Access keys can be provisioned and downloaded straight onto the box from the service. Sure, a compromise is bad, but only exposes the secrets that would be available on the pwned box regardless.
OK, so "root" wasn't really the right term. I get an X credential so I can be an X, and nobody needs to worry that I also got enough to be any part of a Y. Thanks.
This sort of model also fits nicely with the AWS ecosystem. EC2 instances (virtual machines) can be given an IAM Role when they boot-up. An IAM Role is essentially an automatically generated access key which is unique to that EC2 instance, and has pre-determined permissions.

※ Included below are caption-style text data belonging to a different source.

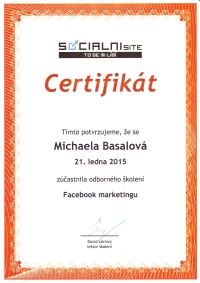 Certifikát o školení Facebook marketingu od Davida Lörincze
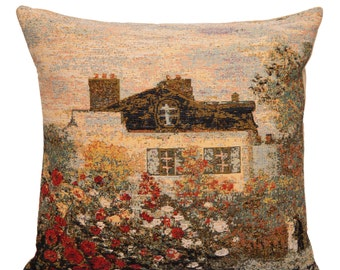 House of Monet Pillow Cover - Museum Reproduction Gift - French Art - 18x18 Belgian Tapestry Pillow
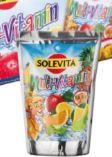 Funny Fruit Drinks von Solevita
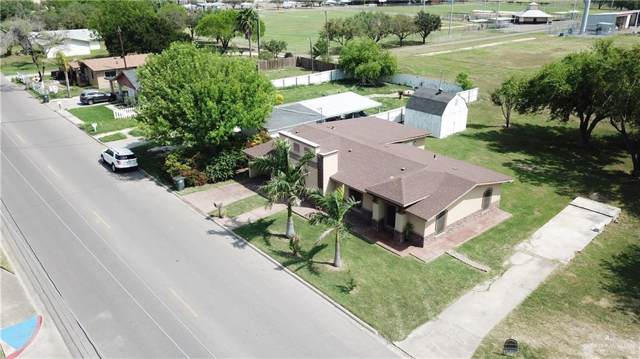 211 Mayberry Road, Mission, TX 78572 (MLS #323659) :: The Lucas Sanchez Real Estate Team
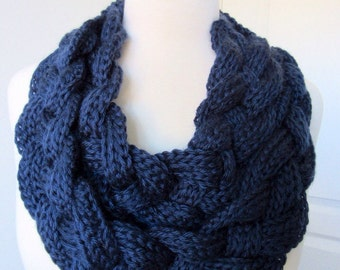 Navy Blue Braided Cowl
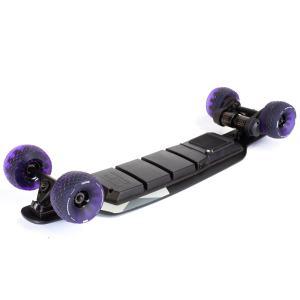 Slick Revolution Urban Carver electric skateboard underneath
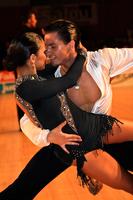 Jesus Blazquez & Sara Salvador at XII Spanish Open 2010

So in other words – a unique key is generated every time a virtual machine is created. It's fully automated, never shared between instances, and never needs to be handled manually. That key will give the virtual machine permission to access other AWS services, in this case the AWS Secrets Manager.
So as long as you're using EC2 instances, you won't need to worry about securely passing a 'master password' to your VMs in order for them to access secrets.
Access keys can be provisioned and downloaded straight onto the box from the service. Sure, a compromise is bad, but only exposes the secrets that would be available on the pwned box regardless.